As for the STAR alliance, we've been told that Tilton is looking for them to front us the difference between the ATSB loan money and the $2 billion we need. So that's roughly $200 million. I think it's a safe bet we can count on that money. But I don't see the STAR carriers fronting any more than that at this juncture.
The ATSB leaked letter was intentional because they were peaved that UA sent them over 40,000 letters of support for our loan from employees, customers and vendors, as well as numerous pressure from UA's political muscle. THAT was the reason for the letter. It had more to do with them being ticked at UA for all the pressure they're getting than it did for UA's application shortcomings.
But I firmly believe that a Ch.11 filing will take place within the next week or so. The tone and tenor here at UA has shifted in the last week or two. It went from firm optimism for our chances of getting the loan, to softening the blow to a possible bankruptcy filing. Either way, I say do what we have to do and let's finally move forward.
WASHINGTON, Nov 26 (Reuters) - Senior members of Congress have boosted their lobbying on behalf of United Airlines as the Bush administration nears a decision on whether to give the carrier a loan guarantee to avoid bankruptcy.
Led by House of Representatives Speaker Dennis Hastert, most of the Illinois and Virginia congressional delegations have pressed senior White House, economic, and transportation officials to help the Chicago-based carrier with a $1.8 billion guarantee.
Hastert has spoken to President George W. Bush as well as lobbied Treasury Secretary Paul O'Neill and Federal Reserve Chairman Alan Greenspan about the No. 2 airline's application, a top congressional aide said.
The Treasury, the Federal Reserve and the Transportation Department each have a vote on the three-member stabilization board, which was created by Congress to help airlines struggling financially after the Sept. 11, 2001, attacks.
The speaker is making the case clearly and concisely to influential leaders regarding the decision on the loan guarantee on United's behalf, said Pete Jeffries, communications director for the Illinois Republican.
In those conversations, he continues to make the case why it is so important to keep United flying because of its impact on the traveling public and the nation's economy, he said.
Most agree that a decision is imminent but board members have not signaled whether the bid will be approved.
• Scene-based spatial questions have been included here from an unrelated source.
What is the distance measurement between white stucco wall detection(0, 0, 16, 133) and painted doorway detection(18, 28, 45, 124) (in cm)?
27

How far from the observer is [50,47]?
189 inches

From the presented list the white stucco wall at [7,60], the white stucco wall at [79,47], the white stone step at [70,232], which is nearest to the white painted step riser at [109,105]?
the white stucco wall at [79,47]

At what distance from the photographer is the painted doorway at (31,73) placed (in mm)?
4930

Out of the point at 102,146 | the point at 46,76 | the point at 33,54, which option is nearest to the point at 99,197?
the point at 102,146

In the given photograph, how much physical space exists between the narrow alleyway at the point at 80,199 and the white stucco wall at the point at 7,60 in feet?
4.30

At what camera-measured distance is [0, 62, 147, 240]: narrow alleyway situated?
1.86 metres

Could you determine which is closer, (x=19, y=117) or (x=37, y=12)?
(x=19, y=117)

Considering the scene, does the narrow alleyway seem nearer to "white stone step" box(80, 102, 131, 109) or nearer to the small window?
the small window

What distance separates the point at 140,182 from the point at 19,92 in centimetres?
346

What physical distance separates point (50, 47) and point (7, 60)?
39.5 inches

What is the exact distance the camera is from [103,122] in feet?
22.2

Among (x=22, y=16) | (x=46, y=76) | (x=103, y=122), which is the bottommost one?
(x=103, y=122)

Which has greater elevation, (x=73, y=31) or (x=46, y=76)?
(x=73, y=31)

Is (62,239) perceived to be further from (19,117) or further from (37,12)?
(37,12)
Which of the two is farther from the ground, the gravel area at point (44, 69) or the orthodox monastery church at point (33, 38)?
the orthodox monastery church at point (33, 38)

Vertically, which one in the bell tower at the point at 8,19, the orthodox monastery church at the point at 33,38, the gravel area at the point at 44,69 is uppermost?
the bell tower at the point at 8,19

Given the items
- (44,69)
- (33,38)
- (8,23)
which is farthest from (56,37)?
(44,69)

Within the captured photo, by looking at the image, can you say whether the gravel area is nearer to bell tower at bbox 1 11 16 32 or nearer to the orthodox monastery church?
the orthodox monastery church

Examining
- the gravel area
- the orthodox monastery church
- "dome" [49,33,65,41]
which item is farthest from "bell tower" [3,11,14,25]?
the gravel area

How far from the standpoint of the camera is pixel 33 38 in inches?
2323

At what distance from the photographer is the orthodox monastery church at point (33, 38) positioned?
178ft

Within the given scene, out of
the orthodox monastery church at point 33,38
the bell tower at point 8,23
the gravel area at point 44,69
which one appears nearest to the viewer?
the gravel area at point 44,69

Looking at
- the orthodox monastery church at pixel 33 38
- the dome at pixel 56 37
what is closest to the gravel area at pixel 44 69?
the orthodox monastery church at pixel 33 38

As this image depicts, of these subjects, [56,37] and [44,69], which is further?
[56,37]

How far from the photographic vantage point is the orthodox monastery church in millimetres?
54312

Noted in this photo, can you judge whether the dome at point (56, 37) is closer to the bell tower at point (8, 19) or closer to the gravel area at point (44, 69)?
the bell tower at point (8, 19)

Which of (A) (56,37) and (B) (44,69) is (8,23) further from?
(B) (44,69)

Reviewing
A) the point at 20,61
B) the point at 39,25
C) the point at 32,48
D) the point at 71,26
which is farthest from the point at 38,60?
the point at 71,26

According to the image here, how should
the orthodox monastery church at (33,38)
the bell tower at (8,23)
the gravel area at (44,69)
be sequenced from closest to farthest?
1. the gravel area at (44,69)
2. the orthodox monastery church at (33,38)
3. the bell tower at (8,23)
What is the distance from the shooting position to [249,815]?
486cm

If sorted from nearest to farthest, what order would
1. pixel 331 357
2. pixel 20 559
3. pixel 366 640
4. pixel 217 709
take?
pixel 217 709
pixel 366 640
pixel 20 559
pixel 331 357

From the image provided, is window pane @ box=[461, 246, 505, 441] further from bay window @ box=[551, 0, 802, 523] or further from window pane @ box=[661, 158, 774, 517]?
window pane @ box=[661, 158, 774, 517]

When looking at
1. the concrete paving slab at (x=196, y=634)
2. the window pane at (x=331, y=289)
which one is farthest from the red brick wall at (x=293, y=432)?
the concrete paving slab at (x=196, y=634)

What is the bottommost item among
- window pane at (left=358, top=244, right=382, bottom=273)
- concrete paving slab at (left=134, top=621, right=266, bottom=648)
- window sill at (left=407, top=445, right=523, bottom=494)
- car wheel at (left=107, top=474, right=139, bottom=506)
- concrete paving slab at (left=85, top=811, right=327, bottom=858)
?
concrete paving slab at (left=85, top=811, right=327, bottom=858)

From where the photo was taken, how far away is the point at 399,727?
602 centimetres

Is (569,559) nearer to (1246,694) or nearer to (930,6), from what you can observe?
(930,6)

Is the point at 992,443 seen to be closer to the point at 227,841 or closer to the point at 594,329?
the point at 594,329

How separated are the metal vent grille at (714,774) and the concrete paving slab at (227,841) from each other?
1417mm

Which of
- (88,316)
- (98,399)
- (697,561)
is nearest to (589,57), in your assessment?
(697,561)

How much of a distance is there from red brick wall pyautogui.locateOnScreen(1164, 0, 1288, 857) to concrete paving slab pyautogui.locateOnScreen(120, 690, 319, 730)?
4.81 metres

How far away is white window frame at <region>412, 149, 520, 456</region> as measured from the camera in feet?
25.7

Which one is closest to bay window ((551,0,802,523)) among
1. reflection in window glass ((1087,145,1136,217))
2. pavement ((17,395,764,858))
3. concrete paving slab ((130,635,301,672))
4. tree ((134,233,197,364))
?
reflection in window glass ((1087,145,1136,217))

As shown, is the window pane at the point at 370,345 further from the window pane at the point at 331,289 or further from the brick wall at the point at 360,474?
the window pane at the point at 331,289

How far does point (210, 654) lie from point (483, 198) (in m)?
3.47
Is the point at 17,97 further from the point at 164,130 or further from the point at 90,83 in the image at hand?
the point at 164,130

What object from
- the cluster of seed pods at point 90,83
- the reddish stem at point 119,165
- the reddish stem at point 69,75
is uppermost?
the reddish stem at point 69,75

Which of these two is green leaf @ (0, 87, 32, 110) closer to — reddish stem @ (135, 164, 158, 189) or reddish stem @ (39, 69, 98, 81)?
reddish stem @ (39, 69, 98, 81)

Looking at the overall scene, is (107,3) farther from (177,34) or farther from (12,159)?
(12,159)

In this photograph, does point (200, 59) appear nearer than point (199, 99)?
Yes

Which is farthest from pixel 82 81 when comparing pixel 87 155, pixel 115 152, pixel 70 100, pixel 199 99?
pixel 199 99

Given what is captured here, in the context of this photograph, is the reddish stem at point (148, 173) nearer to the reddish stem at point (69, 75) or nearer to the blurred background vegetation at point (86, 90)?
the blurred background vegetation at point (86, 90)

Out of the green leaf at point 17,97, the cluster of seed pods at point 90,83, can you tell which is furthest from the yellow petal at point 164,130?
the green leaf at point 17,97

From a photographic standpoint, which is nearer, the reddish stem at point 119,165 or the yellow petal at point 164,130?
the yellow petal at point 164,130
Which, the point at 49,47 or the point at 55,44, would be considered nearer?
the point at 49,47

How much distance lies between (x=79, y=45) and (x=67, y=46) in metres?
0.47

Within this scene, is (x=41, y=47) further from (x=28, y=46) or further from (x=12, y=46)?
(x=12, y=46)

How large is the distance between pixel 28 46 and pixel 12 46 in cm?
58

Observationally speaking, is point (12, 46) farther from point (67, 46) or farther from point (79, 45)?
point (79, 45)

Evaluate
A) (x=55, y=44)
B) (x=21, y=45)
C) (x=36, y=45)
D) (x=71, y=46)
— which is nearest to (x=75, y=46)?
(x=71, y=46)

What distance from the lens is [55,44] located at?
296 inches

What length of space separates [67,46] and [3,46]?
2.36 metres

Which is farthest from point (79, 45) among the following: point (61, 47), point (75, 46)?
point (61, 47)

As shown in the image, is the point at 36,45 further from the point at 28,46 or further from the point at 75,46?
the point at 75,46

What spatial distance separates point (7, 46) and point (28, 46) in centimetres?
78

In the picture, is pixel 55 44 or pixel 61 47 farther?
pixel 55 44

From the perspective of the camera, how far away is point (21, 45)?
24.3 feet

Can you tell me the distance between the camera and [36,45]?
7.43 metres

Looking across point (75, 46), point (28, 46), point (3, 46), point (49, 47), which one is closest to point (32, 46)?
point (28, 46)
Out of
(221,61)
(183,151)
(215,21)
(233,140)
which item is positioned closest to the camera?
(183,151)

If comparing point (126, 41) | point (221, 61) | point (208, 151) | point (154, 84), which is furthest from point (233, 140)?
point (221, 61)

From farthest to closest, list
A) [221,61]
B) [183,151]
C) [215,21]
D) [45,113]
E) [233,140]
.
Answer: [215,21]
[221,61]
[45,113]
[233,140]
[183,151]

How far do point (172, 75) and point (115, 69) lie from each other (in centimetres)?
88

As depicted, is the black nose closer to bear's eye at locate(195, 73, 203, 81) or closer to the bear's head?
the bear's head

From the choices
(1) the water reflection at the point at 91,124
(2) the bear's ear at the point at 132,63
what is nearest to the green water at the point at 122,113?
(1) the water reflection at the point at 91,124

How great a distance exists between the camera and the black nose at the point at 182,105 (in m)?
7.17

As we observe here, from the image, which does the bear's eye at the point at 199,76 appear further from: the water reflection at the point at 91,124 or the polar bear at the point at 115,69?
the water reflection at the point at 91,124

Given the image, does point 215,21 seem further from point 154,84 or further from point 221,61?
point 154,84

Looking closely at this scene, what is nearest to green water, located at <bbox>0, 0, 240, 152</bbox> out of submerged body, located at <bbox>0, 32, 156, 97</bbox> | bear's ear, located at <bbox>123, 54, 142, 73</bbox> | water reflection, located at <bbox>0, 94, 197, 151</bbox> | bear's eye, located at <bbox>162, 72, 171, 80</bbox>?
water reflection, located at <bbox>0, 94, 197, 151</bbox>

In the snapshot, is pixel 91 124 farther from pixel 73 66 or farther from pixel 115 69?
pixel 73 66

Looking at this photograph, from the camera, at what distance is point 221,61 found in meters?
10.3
Over the summer, the stabilization board sought more cost savings and recently asked the company for more information about its recovery plan.
But the effort by United, a unit of UAL Corp. [UAL.N], in recent weeks to satisfy the government's demands has impressed some administration officials.
I will say UAL has taken a lot of steps that some thought they couldn't take, said a former government official with knowledge of the loan guarantee deliberations. There is a lot of political support for them going forward.
United has finalized its package of cost-cuts and has presented its financial recovery plan to the board. It also faces a key debt payment on Dec. 2. Failing to meet or renegotiate that would trigger a bankruptcy filing.
In a recent letter to Daniel Montgomery, the stabilization board's executive director, Hastert and other lawmakers promoted United's successful bid to wring more than $5 billion in concessions from its workers.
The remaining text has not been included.